# [Objective 1]
Answer from the consulting agreement, one line per part:
(a) Who is designated as the PROJECT DIRECTOR for CONSULTANT?
(b) What total amount may payment to CONSULTANT not exceed?
(c) How many days of written notice are required to terminate without cause?
# [Objective 2]
Rewrite the stretch of the consulting agreement from "The term of this Agreement shall" through "the other party.", swapping in "City Manager" for "Fire Chief".
# [Objective 3]
Carry the consulting agreement forward from the point where it stops.

# [Passage shown]
━━━━━━

B. CONSULTANT'S Project Director. CONSULTANT shall assign a single
PROJECT DIRECTOR to have overall responsibility for the progress and execution of this
Agreement for CONSULTANT. Michael O'Connor is hereby designated as the PROJECT
DIRECTOR for CONSULTANT. Should circumstances or conditions subsequent to the execution
of this Agreement require a substitute PROJECT DIRECTOR, for any reason, the CONSULTANT
shall notify the CITY within ten (10) business days of the substitution.
2. DUTIES OF CONSULTANT.
CONSULTANT shall perform the duties and/or provide the audit services provided for in
the agreement with MRRRA, as more fully described in the CONSULTANT'S Engagement Letter
dated January 4, 2022, attached hereto as Exhibit "A" and incorporated herein by reference, with a
target completion date on or before May 31, 2022.
3. DUTIES OF CITY.
CITY shall pay the compensation as provided in Paragraph 4, and cooperate with
CONSULTANT in conducting its audit services.
4. COMPENSATION.
For the full performance of the services described herein by CONSULTANT, CITY shall
pay CONSULTANT on a time and materials basis at the following hourly rates: Director $200,
Manager $135, Senior accountant $100-125, Staff accountant $90-95; in a total amount not to exceed
$7,500.
Payment will be made monthly upon receipt by PROJECT MANAGER of itemized invoices
submitted by CONSULTANT.
5. TERM OF AGREEMENT.
The term of this Agreement shall be for a period commencing on the execution of this
agreement and ending on June 30, 2022. Upon mutual agreement of the parties, and subject to the
approval of the Fire Chief, the term of this Agreement may be extended for an additional period of up
to three (3) months.
6. TERMINATION.
A. Discretionary. Either party may terminate this Agreement without cause upon thirty
(30) days written notice mailed or personally delivered to the other party.
B. Cause. Either party may terminate this Agreement for cause upon fifteen (15) days
written notice mailed or personally delivered to the other party, and the notified party's failure to cure
or correct the cause of the termination, to the reasonable satisfaction of the party giving such notice,
within such fifteen (15) day time period.
C. Effect of Termination. Upon receipt of notice of termination, neither party shall
incur additional obligations under any provision of this Agreement without the prior written consent
of the other.
D. Return of Documents. Upon termination, any and all CITY documents or materials
provided to CONSULTANT and any and all of CONSULTANT's documents and materials
prepared for or relating to the performance of its duties under this Agreement, shall be delivered to
CITY as soon as possible, but not later than thirty (30) days after termination.
7. OWNERSHIP OF DOCUMENTS.
The written documents and materials prepared by the CONSULTANT in connection with
the performance of its duties under this Agreement, shall be the sole property of CITY. CITY may
use said property for any purpose, including projects not contemplated by this Agreement.
INSPECTION AND AUDIT.

━━━━━━

# [Dataset]
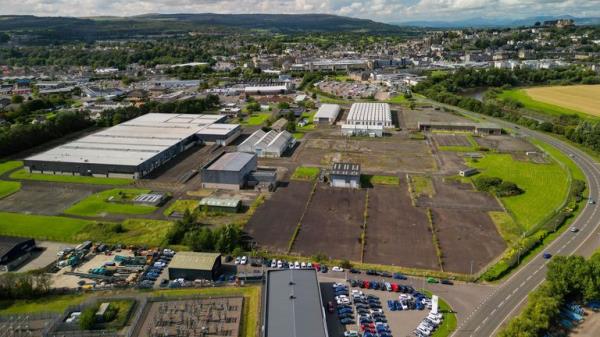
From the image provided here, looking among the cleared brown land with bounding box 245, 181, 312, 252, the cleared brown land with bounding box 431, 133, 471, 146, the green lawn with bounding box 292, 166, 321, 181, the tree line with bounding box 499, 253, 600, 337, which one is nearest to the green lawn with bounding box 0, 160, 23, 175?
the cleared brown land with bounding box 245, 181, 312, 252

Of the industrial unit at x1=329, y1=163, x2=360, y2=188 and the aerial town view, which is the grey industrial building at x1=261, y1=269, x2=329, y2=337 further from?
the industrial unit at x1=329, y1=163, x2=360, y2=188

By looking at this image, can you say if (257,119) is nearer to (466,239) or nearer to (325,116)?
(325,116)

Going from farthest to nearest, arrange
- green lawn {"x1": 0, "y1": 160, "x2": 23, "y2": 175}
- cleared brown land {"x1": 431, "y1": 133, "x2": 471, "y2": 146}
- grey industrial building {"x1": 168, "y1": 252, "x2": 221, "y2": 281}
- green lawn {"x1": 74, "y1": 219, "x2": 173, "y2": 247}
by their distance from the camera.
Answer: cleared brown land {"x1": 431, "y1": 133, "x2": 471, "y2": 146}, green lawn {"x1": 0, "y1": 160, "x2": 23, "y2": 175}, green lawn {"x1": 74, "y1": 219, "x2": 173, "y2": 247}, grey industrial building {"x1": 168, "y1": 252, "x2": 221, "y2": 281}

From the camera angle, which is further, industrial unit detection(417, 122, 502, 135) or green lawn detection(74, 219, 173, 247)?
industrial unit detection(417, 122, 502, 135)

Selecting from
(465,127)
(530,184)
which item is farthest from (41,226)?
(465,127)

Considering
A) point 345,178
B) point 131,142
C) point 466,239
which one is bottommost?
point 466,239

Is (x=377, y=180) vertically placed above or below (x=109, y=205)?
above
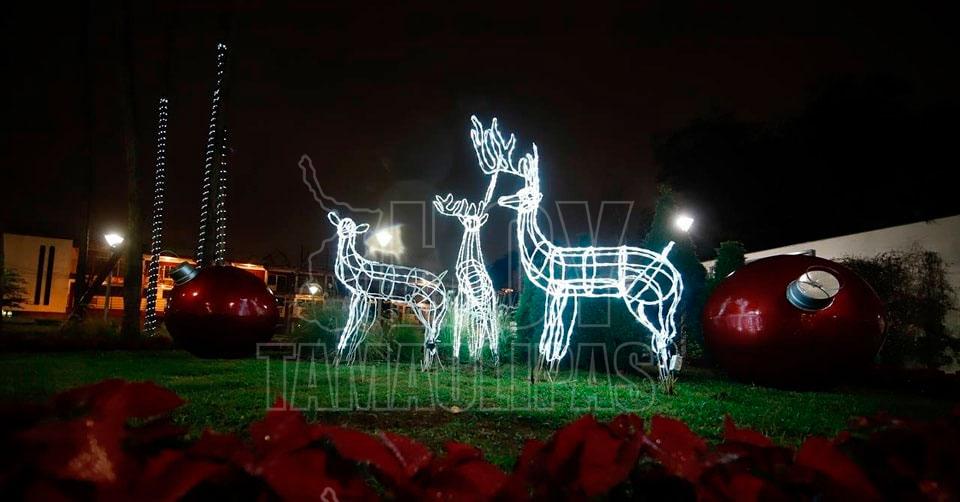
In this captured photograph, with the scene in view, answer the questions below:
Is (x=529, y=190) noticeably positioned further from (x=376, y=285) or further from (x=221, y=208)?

━━━━━━

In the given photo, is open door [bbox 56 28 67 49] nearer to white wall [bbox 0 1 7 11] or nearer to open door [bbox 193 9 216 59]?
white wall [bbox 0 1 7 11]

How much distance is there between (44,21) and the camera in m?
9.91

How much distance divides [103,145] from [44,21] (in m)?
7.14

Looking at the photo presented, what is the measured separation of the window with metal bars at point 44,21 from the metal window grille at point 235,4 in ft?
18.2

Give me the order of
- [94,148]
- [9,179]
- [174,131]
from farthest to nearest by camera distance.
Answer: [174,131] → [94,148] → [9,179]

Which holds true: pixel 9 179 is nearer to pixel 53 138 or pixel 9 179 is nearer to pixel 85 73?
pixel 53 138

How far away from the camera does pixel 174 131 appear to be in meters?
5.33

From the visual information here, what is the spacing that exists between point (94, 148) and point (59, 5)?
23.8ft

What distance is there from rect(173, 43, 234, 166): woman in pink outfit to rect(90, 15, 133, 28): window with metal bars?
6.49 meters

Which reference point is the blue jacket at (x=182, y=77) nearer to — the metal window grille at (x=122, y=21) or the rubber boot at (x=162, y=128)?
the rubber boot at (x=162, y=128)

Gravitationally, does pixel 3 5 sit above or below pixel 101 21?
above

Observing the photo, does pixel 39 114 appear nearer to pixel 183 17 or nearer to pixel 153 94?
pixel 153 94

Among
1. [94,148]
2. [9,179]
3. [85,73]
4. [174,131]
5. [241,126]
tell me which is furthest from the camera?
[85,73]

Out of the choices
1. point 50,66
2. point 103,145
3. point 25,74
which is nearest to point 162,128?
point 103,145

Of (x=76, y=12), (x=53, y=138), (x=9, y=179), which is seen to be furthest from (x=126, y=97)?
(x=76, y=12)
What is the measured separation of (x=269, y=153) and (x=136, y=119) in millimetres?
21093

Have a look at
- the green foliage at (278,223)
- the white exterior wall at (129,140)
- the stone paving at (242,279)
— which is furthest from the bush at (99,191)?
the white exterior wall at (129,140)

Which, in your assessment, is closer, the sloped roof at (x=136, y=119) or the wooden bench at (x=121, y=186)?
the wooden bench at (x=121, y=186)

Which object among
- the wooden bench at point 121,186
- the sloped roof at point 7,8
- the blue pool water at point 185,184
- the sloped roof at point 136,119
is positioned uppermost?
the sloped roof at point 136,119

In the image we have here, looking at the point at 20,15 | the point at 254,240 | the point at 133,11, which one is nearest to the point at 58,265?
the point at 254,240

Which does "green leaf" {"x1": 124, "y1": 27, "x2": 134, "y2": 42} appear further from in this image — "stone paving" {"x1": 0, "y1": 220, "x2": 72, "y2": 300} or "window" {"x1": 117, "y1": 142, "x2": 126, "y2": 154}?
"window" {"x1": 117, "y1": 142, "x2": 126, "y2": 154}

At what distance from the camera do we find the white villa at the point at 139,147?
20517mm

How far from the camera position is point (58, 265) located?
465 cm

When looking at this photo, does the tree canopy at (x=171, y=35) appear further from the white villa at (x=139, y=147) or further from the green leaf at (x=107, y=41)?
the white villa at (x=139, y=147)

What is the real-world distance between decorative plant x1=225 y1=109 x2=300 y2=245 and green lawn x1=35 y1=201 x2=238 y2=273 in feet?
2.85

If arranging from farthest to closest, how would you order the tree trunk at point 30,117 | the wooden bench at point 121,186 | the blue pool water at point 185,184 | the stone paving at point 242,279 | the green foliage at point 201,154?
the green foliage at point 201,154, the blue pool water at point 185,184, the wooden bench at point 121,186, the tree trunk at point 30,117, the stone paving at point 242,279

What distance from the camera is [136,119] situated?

━━━━━━

# [Task output 1]
(a) Michael O'Connor
(b) $7,500
(c) Thirty (30) days

# [Task output 2]
The term of this Agreement shall be for a period commencing on the execution of this
agreement and ending on June 30, 2022. Upon mutual agreement of the parties, and subject to the
approval of the City Manager, the term of this Agreement may be extended for an additional period of up
to three (3) months.
6. TERMINATION.
A. Discretionary. Either party may terminate this Agreement without cause upon thirty
(30) days written notice mailed or personally delivered to the other party.

# [Task output 3]
Upon reasonable notice, CONSULTANT shall make available to CITY, or its agent, for
inspection and audit, all documents and materials maintained by CONSULTANT in connection with
its performance of its duties under this Agreement. CONSULTANT shall fully cooperate with CITY
or its agent in any such audit or inspection.
9. ASSIGNABILITY.
The parties agree that they shall not assign or transfer any interest in this Agreement nor the
performance of any of their respective obligations hereunder, without the prior written consent of the
other party, and any attempt to so assign this Agreement or any rights, duties or obligations arising
hereunder shall be void and of no effect.
10. INSURANCE.
A. Scope of Coverage. During the term of this Agreement, CONSULTANT shall
maintain, at no expense to CITY, the following insurance policies:
1. A commercial general liability insurance policy in the minimum amount of
one million dollars ($1,000,000) per occurrence/two million dollars ($2,000,000) aggregate, for death,
bodily injury, personal injury, or property damage.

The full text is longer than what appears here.